Listed entries
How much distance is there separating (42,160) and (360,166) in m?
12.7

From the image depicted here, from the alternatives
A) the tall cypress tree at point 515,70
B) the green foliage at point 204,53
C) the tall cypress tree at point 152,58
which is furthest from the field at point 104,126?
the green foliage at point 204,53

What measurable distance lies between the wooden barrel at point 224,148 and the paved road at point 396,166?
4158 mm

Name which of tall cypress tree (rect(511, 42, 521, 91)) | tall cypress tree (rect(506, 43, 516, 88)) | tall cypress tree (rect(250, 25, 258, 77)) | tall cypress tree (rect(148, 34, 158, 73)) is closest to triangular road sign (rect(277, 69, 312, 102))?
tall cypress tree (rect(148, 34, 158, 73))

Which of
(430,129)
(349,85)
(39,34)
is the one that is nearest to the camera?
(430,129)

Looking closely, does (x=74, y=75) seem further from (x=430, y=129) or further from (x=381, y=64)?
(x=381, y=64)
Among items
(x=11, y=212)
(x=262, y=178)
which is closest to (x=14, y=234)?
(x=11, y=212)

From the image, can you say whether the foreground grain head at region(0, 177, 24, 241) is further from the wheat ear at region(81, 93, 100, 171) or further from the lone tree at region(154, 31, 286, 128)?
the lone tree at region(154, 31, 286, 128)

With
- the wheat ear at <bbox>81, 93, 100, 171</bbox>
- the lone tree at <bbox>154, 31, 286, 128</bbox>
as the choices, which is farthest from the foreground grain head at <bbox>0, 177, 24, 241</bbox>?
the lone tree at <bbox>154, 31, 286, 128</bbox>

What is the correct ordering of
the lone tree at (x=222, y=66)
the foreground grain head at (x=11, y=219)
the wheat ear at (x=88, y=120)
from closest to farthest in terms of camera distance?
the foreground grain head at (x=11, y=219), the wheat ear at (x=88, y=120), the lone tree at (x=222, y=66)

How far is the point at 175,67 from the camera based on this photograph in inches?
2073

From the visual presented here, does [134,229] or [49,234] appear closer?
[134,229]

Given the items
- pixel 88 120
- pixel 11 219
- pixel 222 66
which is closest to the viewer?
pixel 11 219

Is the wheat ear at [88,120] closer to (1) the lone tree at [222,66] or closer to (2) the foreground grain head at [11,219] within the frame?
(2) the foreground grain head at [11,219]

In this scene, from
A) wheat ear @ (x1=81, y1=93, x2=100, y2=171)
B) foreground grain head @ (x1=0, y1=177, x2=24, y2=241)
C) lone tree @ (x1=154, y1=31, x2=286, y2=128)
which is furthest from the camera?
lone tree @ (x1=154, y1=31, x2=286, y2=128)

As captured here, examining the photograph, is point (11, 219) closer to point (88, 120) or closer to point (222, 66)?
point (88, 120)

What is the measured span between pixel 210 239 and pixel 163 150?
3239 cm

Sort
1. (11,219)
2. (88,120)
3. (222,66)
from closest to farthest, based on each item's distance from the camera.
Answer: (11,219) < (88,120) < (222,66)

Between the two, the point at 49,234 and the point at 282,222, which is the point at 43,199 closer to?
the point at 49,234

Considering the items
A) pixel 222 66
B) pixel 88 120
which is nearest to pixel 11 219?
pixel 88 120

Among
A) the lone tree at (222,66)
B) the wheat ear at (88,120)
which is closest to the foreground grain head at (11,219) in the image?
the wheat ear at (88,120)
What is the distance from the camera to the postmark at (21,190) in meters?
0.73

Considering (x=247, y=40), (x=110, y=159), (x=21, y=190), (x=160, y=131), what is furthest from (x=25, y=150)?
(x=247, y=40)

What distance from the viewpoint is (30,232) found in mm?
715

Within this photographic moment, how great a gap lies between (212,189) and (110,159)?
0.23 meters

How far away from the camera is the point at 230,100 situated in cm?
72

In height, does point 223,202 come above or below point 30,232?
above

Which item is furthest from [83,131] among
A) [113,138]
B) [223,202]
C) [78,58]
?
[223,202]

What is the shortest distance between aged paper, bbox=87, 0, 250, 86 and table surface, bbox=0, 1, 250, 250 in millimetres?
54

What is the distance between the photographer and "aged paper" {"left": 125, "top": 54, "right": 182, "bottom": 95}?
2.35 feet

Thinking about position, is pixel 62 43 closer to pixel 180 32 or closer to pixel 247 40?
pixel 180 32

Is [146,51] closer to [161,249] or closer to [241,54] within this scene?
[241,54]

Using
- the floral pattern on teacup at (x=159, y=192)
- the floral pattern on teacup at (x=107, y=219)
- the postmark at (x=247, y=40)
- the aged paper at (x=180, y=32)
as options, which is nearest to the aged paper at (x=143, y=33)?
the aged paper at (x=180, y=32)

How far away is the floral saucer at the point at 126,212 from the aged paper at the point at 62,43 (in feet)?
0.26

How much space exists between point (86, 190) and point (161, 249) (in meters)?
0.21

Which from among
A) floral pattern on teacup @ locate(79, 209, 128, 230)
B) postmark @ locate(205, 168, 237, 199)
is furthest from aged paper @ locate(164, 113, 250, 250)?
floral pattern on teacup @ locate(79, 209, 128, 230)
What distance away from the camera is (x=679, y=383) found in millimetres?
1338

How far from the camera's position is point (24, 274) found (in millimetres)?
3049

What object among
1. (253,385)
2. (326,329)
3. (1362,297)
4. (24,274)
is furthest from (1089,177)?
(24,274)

Job
Convert the stretch of items from the line containing "What is the distance between" through the end of the items into a JSON list of strings, one string per line, with blank lines omitted.

Final result
[
  "What is the distance between the photographer and \"aged paper\" {\"left\": 125, \"top\": 54, \"right\": 182, \"bottom\": 95}?",
  "2.35 feet",
  "Thinking about position, is pixel 62 43 closer to pixel 180 32 or closer to pixel 247 40?",
  "pixel 180 32",
  "Is [146,51] closer to [161,249] or closer to [241,54] within this scene?",
  "[241,54]",
  "Using",
  "- the floral pattern on teacup at (x=159, y=192)",
  "- the floral pattern on teacup at (x=107, y=219)",
  "- the postmark at (x=247, y=40)",
  "- the aged paper at (x=180, y=32)",
  "as options, which is nearest to the aged paper at (x=143, y=33)?",
  "the aged paper at (x=180, y=32)",
  "How far away is the floral saucer at the point at 126,212 from the aged paper at the point at 62,43 (in feet)?",
  "0.26",
  "How much space exists between point (86, 190) and point (161, 249) (in meters)?",
  "0.21",
  "Which from among",
  "A) floral pattern on teacup @ locate(79, 209, 128, 230)",
  "B) postmark @ locate(205, 168, 237, 199)",
  "is furthest from aged paper @ locate(164, 113, 250, 250)?",
  "floral pattern on teacup @ locate(79, 209, 128, 230)",
  "What distance away from the camera is (x=679, y=383) found in millimetres?",
  "1338",
  "How far from the camera's position is point (24, 274) found (in millimetres)?",
  "3049",
  "What object among",
  "1. (253,385)",
  "2. (326,329)",
  "3. (1362,297)",
  "4. (24,274)",
  "is furthest from (1089,177)?",
  "(24,274)"
]